Cashew Data Foundation

The data layer that makes Lattice a foundational SDK. Merkle dictionaries, arrays, and sets that are verifiable, diffable, lazily loadable, selectively encryptable, and provable — the primitives for both web3 state and verifiable data applications.

.package(url: "https://github.com/pumperknickle/cashew.git", from: "1.0.0")
Why Cashew matters
Cashew is the foundational data layer of Lattice. Every piece of state in the system — account balances, application state, transaction histories — is a Cashew Merkle structure. This means all state is inherently content-addressed (tamper-evident), lazily loadable (only fetch what you need), and diffable (compute exact changesets between versions). Acorn stores the raw bytes; Cashew gives those bytes structure and meaning.

Node Protocol

The base protocol for all Merkle structures. A node is a tree of content-addressed children.

public protocol Node: Codable, LosslessStringConvertible, Sendable {
    func get(property: PathSegment) -> (any Header)?
    func properties() -> Set<PathSegment>
    func set(properties: [PathSegment: any Header]) -> Self
}

You implement three methods. The protocol extension provides everything else:

Provided MethodDescription
resolve(paths:fetcher:)Lazily load specific paths from storage
storeRecursively(storer:)Persist entire subtree to storage
transform(transforms:)Apply batched mutations
proof(paths:fetcher:)Generate sparse Merkle proofs
encrypt(encryption:)Selectively encrypt subtrees
diff(from:)Compute structural diff against another version

Scalar Protocol

Leaf nodes with no children. Provides no-op defaults for all tree-walking methods:

public protocol Scalar: Node { }

String values in dictionaries and sets are scalars.

A Header is a content-addressed reference to a Node. It holds a CID (SHA-256 hash) and optionally the deserialized node. Headers that haven't been loaded yet have node == nil — this is the basis of lazy loading.

public protocol Header: Codable, LosslessStringConvertible, Sendable {
    associatedtype NodeType: Node

    var rawCID: String { get }
    var node: NodeType? { get }
    var encryptionInfo: EncryptionInfo? { get }
}

Creating Headers

// From a node (CID computed automatically)
let header = HeaderImpl(node: myNode)
print(header.rawCID) // SHA-256 of serialized node

// Lazy reference (CID only, node not loaded)
let lazy = HeaderImpl<MyNode>(rawCID: "bafy...")

Given records
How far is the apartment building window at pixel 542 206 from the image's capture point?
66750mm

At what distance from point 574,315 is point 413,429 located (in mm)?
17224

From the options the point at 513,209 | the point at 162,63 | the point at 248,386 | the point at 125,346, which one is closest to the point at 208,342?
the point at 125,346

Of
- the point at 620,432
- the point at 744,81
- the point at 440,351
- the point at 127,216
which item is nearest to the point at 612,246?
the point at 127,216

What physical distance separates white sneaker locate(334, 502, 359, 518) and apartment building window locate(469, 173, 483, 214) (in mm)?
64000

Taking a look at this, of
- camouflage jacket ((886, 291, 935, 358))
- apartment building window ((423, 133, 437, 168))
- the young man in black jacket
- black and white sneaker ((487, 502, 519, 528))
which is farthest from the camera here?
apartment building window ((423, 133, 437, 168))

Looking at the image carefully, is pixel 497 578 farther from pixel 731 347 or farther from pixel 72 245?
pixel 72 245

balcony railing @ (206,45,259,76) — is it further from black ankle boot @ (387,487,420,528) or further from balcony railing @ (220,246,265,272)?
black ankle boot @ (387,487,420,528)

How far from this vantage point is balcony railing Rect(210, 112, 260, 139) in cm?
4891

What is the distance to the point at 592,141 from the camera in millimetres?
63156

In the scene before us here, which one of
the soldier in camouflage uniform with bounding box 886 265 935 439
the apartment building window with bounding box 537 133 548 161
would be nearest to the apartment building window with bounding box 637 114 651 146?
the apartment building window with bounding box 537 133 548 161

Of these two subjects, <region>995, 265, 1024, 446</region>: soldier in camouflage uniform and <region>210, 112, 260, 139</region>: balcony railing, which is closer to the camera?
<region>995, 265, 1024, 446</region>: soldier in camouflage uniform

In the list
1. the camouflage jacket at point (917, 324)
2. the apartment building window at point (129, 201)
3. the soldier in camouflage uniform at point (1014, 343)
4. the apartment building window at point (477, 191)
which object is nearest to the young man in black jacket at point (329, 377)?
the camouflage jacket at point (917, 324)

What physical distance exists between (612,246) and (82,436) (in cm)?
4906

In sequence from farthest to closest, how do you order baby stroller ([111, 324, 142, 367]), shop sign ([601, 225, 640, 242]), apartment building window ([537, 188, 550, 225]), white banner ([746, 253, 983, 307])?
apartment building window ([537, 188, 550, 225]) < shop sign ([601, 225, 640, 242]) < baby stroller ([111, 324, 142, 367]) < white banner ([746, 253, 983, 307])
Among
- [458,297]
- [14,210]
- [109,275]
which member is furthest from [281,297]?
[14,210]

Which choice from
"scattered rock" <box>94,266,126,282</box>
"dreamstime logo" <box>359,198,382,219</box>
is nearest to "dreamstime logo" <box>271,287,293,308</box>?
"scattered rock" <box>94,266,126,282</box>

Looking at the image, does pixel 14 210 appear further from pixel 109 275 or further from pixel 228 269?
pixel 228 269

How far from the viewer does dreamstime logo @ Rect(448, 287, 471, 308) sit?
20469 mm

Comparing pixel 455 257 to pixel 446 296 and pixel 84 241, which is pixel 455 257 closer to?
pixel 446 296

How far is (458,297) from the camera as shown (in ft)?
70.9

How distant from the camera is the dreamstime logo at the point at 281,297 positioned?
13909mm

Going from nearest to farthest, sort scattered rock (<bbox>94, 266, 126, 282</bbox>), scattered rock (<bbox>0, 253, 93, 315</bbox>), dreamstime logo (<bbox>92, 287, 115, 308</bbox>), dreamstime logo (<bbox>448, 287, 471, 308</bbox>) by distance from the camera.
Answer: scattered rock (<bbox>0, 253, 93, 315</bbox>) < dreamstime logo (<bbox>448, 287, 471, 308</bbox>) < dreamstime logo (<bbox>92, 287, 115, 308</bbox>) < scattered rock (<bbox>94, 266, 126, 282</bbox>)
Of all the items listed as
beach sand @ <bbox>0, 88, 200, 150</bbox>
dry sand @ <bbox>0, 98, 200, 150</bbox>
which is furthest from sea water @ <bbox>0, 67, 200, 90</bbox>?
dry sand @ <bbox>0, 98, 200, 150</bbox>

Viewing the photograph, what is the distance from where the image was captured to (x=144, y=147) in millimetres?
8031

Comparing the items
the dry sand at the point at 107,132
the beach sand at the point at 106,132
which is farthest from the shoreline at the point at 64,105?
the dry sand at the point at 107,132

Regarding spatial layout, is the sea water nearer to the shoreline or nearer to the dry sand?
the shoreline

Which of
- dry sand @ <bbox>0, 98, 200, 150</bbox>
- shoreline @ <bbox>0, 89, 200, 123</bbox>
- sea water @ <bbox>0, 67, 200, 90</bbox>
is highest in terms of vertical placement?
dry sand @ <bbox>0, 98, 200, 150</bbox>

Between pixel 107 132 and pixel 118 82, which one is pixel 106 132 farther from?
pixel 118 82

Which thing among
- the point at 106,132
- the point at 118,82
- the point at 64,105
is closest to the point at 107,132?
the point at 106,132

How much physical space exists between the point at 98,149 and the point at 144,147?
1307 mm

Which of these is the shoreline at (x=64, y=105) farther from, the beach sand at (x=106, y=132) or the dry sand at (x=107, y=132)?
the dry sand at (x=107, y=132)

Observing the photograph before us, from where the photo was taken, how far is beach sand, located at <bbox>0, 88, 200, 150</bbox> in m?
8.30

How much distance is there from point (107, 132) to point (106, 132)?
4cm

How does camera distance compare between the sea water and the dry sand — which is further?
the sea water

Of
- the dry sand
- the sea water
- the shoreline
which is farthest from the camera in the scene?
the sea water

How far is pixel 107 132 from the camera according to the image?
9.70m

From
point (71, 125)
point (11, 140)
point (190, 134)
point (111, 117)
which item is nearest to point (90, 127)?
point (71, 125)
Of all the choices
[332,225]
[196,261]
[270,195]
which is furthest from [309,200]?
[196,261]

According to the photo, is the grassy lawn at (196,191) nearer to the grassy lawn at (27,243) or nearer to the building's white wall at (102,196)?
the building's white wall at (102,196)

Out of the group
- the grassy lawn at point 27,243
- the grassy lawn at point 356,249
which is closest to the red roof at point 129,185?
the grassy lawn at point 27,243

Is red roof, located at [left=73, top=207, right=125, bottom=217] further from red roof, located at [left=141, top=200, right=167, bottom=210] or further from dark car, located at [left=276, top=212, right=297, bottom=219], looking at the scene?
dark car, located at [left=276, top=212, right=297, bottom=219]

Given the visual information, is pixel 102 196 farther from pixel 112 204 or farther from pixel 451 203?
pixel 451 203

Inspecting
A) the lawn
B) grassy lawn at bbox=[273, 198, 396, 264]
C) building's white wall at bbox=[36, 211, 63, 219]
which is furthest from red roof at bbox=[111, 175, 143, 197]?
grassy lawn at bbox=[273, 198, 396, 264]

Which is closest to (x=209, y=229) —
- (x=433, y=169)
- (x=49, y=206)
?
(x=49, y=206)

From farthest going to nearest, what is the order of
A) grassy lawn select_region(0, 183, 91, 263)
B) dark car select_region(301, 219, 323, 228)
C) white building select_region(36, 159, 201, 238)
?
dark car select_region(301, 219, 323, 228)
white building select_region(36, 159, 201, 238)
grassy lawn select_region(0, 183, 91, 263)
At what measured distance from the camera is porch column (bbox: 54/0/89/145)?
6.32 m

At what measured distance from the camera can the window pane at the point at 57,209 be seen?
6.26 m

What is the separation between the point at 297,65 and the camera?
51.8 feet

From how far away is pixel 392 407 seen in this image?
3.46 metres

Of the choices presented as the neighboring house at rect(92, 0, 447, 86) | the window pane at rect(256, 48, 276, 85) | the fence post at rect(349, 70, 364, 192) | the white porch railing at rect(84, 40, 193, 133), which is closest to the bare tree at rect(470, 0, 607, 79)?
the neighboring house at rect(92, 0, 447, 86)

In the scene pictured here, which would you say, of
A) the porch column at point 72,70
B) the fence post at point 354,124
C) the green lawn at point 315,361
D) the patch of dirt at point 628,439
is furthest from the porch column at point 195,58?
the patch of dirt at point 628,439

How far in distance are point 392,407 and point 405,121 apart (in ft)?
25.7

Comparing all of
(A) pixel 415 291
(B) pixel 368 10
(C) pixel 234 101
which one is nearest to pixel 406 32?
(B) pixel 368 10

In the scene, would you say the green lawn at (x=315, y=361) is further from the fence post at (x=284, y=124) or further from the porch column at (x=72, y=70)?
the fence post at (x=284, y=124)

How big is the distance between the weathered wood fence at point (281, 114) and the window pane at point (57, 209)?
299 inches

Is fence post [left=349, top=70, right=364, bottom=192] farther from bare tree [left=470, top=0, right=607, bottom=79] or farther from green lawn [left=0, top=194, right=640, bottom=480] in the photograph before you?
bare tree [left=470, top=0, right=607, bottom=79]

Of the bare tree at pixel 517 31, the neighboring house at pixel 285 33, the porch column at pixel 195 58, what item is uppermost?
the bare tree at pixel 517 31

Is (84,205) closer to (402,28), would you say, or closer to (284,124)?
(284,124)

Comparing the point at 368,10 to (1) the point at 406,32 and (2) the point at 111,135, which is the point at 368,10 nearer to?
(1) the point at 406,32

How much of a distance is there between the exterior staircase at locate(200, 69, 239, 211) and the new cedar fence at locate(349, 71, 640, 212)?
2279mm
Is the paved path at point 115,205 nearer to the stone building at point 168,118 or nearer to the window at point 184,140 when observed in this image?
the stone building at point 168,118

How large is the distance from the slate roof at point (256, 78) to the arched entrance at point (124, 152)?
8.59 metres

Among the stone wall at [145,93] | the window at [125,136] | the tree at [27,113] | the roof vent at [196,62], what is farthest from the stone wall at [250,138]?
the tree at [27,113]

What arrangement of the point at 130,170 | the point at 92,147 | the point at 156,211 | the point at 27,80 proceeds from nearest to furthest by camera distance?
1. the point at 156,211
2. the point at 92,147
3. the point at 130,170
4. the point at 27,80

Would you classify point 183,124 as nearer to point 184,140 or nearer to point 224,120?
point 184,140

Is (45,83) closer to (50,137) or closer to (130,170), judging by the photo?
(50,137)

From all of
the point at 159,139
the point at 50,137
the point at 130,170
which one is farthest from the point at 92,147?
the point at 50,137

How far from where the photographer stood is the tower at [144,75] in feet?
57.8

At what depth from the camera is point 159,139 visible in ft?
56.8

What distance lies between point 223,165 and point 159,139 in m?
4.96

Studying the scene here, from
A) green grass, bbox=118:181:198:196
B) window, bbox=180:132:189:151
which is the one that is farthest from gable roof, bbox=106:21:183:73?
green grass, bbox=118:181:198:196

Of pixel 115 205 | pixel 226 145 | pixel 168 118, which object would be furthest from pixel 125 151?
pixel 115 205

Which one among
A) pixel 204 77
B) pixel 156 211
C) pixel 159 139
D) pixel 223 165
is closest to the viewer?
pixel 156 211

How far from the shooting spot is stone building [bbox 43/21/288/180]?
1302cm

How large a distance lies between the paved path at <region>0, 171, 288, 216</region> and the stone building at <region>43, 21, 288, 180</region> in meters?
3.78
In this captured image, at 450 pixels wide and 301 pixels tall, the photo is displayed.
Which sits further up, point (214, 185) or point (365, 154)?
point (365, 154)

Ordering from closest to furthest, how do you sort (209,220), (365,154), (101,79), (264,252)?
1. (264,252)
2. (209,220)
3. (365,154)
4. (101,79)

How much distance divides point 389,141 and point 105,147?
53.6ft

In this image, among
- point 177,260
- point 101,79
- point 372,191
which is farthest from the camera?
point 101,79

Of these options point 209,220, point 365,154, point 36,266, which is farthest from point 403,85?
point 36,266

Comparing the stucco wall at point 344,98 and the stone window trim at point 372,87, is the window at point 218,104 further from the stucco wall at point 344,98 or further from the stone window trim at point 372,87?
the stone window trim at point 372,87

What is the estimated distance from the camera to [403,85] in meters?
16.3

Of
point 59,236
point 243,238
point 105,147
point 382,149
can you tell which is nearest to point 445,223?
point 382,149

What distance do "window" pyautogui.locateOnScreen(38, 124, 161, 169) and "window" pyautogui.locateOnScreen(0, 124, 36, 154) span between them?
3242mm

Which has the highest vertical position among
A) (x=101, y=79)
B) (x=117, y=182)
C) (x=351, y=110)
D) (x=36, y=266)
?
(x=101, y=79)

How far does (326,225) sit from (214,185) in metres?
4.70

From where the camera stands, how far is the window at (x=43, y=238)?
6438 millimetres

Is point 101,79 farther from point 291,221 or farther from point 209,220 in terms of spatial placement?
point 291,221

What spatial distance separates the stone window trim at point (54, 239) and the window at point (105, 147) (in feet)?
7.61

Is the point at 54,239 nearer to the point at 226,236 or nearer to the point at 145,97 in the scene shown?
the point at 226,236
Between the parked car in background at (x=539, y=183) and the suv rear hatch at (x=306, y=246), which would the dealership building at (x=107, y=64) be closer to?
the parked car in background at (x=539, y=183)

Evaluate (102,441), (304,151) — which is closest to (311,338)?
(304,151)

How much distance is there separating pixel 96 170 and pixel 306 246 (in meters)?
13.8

What you will do
Answer these questions from the Cashew page:
1. What does Acorn store?
2. What kind of hash does a Header's CID hold?
3. Which provided method generates sparse Merkle proofs?
The listing is separate material with no connection to the Cashew page.

Solved problem
1. The raw bytes.
2. A SHA-256 hash.
3. proof(paths:fetcher:)